All the brouhaha about the Iranian President’s guffaws was not about what he said but rather about his daring to say it. For, the leaders of the Islamic Republic, unlike the rest of the Middle Eastern tinpot-dictator-buffoons, mere muted eunuchs, can still bark outside the tent. Thus, Ahmadinejad could still rehash some mush without feeling the need to clear it first with the gatekeepers of this world. The important question, why, then, such a freewheeling baloney was taken literally, if not seriously, and met with such an exaggerated rapacity that borders on paranoia? Does it matter whether Ahmadinejad recognizes the Holocaust or not? And What Iran has to do with an event that took place more than seven decades ago and thousands of miles away from its borders. Does the rest of the world have the obligation to take literally whatever Europe screeds without any questioning? Was, then, the overreaction merely an emotional burst, by a powerful, upon facing some doubts to his claims? Or, rather was it more a prelude to a well-orchestrated campaign? If the answer is the latter to what and according where is the strategy? Perhaps what has been shown was only a balloon-trial to what’s coming. A tentative strategy must still be in the making and a virtual trap is in the process of being woven together these days. At the expense of speculation, it’s fair to assume that any strategy will have some of these aims to achieve: 1- Induce Iran to accept the West’s undisputed hegemony on the area. 2- Coopt more Arabs of the fact they’ve no other alternatives but to accept what the others decide for them: a life under the shadows - and the dictates- of Israel on side and Iran on the other.
In exchange for Iran’s acceptance of the West’s de facto complete control of the Middle East, some carrots will be thrown toward her. The West is ready to offer Iran some role, a conditional seat (as a junior) at the table for issues of Middle Eastern concern. Moreover some offers are of immediate benefits, as for example, the scaling back of the embargoes and the easing of Iran to integrate into the world system. Of course there’re no carrots without sticks. The stick side is to squeeze further Iran and to hem her inside its own box until it can no longer take it. History has shown embargoes, boycottage, harassment, etc. worked in the long-run. The defunct Soviet Union, China, Libya, South Africa, etc. had all buckled under the pressures brought about by the West’s crusades.

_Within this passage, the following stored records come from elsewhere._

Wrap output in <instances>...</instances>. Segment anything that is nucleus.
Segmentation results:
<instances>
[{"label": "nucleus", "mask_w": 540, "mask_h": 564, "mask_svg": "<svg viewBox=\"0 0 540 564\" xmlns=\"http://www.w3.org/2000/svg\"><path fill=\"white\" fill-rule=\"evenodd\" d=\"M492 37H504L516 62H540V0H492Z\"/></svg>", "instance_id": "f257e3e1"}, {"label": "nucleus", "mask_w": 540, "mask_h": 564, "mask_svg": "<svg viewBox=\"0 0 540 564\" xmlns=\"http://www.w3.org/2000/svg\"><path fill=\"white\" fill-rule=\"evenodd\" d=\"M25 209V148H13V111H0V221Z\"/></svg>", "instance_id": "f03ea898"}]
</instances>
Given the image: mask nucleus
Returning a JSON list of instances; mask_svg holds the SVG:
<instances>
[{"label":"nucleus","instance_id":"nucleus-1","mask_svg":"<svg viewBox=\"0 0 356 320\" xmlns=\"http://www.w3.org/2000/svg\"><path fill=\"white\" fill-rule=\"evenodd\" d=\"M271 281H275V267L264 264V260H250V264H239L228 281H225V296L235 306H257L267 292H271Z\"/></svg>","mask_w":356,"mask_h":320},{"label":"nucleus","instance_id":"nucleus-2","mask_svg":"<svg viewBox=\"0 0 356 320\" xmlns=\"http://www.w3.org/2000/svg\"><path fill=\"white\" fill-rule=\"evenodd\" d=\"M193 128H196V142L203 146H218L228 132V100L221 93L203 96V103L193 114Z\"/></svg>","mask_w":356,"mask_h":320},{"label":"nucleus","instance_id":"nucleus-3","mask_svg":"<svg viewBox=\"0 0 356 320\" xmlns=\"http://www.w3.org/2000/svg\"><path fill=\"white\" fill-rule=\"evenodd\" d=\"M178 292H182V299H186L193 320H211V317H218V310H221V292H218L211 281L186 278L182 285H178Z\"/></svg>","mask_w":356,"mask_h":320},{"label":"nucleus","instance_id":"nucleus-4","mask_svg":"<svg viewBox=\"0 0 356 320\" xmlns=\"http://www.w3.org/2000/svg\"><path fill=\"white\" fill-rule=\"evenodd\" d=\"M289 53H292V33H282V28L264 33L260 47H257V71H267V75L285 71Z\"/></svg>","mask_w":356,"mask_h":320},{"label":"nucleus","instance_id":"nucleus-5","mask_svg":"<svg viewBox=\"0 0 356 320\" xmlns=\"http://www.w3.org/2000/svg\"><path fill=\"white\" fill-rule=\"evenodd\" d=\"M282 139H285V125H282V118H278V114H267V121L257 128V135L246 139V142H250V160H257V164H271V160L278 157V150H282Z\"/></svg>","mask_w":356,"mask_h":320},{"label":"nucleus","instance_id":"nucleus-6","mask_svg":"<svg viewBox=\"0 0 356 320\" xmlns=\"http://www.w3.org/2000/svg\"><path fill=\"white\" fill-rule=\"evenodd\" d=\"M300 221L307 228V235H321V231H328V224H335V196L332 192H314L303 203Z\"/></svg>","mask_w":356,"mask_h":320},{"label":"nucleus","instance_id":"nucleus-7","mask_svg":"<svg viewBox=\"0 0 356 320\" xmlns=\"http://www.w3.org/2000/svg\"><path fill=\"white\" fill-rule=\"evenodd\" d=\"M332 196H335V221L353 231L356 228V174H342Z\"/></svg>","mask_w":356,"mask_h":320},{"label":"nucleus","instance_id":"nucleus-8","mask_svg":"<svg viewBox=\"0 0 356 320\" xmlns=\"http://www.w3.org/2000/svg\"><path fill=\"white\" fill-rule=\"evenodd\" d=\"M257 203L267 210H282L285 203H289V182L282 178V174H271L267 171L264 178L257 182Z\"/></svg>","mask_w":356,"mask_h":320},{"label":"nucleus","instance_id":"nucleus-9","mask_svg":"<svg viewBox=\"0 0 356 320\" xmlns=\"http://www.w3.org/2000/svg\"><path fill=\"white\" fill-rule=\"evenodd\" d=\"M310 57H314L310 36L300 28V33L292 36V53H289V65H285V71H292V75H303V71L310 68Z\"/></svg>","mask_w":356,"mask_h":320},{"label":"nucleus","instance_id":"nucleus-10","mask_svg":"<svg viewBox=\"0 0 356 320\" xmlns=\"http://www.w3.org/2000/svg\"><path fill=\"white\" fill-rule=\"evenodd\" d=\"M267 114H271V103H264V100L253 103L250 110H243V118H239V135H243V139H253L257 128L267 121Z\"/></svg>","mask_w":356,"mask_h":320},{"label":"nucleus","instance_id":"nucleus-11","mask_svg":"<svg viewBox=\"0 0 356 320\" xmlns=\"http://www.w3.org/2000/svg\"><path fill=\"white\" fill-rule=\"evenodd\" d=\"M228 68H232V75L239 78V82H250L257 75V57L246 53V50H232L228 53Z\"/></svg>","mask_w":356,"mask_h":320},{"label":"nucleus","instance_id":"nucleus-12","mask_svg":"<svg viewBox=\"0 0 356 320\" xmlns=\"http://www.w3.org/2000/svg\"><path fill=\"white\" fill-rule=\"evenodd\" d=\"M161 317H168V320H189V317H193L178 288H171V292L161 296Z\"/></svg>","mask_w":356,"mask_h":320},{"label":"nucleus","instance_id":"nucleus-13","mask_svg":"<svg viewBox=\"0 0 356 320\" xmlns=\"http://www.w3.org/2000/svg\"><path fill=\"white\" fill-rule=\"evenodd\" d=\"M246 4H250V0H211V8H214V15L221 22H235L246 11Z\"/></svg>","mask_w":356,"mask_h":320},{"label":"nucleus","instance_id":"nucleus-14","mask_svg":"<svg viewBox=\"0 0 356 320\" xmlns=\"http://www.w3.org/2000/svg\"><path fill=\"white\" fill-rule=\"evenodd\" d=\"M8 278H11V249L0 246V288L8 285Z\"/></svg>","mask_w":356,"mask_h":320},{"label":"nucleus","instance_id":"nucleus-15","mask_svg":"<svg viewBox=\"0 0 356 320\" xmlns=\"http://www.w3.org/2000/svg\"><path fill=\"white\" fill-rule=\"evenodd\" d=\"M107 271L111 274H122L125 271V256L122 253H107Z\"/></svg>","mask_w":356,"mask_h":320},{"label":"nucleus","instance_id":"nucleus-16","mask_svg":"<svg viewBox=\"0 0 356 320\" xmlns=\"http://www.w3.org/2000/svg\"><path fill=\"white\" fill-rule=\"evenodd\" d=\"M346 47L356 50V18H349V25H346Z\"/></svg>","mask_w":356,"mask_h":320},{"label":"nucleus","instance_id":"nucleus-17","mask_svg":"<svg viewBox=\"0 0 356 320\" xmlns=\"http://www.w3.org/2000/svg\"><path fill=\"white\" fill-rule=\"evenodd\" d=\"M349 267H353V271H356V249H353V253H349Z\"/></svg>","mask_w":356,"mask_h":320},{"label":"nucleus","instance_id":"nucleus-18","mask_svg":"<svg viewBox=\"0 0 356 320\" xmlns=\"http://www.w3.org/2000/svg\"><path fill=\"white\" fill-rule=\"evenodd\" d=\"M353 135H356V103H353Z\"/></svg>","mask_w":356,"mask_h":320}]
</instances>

All the assumptions, so far, seem to be based on the premise Iran will be no different from many others before her. The Iranian regime will, though wishy-washy, mollify its stands when they’ll realize the package of benefits they may reap. They’ve shown some willingness to change their behavior. The mixed signals, according to some, may indicate some rationality started to seep into the regime’s inner sanctuaries and interstices. The upshot and the hoped for scenario would be Iran will seize the opportunity of the offering and reverts back to what it was during the Shah. Though this vision is not without some plausibility, it remains to be seen if current trends wouldn’t make it more difficult for Iran to become once again a puppet and a lackey of the West. Though Iran’s history, spotty in some sense, had a strong sense of identity. Independence and nationalism, rather than Faith, seem to drive its pursuits. Add to these the fact that Iran’s today is caught between a rock and hard surfaces. It perceives enemies from all sides. Thus, at this juncture, all indications point to an Iran that wants to be left to play its own game, not merely joining others’ game or assuming a subordinate role as that of a local watchdog.
Iran’s political system has more clarity and stability than any in the Middle East. While the internal policy tends toward consolidating the regime’s grip on power, its foreign policy tends thus toward achieving what are perceived to be Iranian national interests in the long-run. The regime is fully aware to what had happened to its neighbors’ regimes in Iraq and Afghanistan; to tone down its challenge the West before having realized a backup deterrent to resort to if and when was called to rise to the occasion. Thus belt-tighting and nuclearization go hand in hand in setting Iran’s policies. Hence a set of questions that need to be addressed before coming to grips of what Iran will do. In the first place, will Iran be coopted into the new/old role? Will the West’s hosannas -as singing praises of the ‘Great Persian Civilization’- be enough to induce Iran to resume a subservient role? Is Iran ready to change its course and forgo whatever objectives it’s in mind in exchange for some temporary reliefs? Is the Islamic Republic ready to slough its ‘erratic behavior,’ shed the mantle of ‘Revolution,’ and resume the behavior of a client-state, albeit of contained status which will make her closer to a banana republic than a modern state?